Pulmonary toxicity from chlorambucil is rare, but well-documented by many case reports. The most common pattern is chronic interstitial pneumonitis, but acute interstitial pneumonitis and organizing pneumonia (formerly known as bronchiolitis obliterans organizing pneumonia [BOOP]) have also been reported. (See 'Introduction' above.)

No direct correlation has been found between the incidence of lung toxicity and the dose or duration of therapy. (See 'Incidence and risk factors' above.)

In chronic interstitial pneumonitis, symptoms may not develop for six months to three years after therapy. Insidious onset of cough and dyspnea is typical; fever, weight loss, and hemoptysis may also occur. (See 'Clinical presentation' above.)

A high index of suspicion is key to making the diagnosis. Laboratory testing is nonspecific: pulmonary function tests may show restriction and a decreased diffusing capacity; chest radiographs reveal increased interstitial opacities; and chest CT scan typically shows diffuse micronodular or reticular opacities. (See 'Evaluation' above.)

Bronchoalveolar lavage (BAL) may show a lymphocytic alveolitis, but this is not specific for chlorambucil toxicity. BAL is most useful to exclude other causes of pulmonary opacities, such as infection or hemorrhage. Transbronchial biopsy may show evidence of lung injury and provide additional information about possible infection or leukemic infiltration. (See 'Bronchoscopy' above.)

Open or video-assisted lung biopsy is usually not necessary unless the presentation is unclear or the patient fails to improve with chlorambucil cessation. (See 'Lung biopsy' above.)

We recommend stopping chlorambucil as soon as pulmonary toxicity is suspected.(See 'Therapy' above.)

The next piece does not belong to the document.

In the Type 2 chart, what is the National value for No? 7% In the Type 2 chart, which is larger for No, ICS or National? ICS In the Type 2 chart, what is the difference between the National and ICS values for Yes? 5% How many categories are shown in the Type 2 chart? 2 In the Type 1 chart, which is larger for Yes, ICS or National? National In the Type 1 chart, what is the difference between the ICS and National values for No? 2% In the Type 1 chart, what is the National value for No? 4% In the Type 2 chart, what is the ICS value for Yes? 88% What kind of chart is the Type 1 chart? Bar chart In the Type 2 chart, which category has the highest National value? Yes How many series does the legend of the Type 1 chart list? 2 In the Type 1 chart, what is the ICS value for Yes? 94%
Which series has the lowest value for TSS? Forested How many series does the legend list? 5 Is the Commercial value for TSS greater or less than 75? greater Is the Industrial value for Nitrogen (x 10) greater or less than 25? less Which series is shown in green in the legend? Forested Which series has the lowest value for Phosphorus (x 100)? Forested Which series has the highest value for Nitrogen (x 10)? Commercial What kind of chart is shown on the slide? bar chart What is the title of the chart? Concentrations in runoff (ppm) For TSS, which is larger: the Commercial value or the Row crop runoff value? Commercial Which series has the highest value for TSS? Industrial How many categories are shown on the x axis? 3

Although data are limited, a period of observation for a few days after stopping chlorambucil before considering glucocorticoids seems reasonable, as long as the patient has mild to moderate pulmonary symptoms and signs. (See 'Therapy' above.)

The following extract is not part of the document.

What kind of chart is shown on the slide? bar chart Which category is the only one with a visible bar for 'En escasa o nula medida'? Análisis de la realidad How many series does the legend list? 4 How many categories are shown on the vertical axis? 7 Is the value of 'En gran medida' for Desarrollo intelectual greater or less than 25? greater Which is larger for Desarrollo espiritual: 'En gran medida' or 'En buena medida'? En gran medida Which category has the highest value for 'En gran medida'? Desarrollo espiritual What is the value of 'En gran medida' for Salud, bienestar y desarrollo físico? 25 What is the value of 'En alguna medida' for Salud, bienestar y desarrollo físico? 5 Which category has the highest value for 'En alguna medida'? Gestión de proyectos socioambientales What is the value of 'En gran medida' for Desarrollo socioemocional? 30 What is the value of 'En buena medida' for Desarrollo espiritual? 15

For patients whose lung disease is persistent or progressing off chlorambucil, or who have more severe initial disease, we suggest starting glucocorticoids (eg, prednisone 1 to 2 mg/kg per day) (Grade 2C). Tapering of the oral dose can usually be accomplished over one to two months, as tolerated. (See 'Therapy' above.)

The role of glucocorticoids for patients with CT evidence of interstitial fibrosis (eg, honeycombing, coarse linear opacities) is less clear, as fibrosis is not glucocorticoid responsive. A brief trial of glucocorticoids may be reasonable in case a component of reversible pneumonitis is present. (See 'Therapy' above.)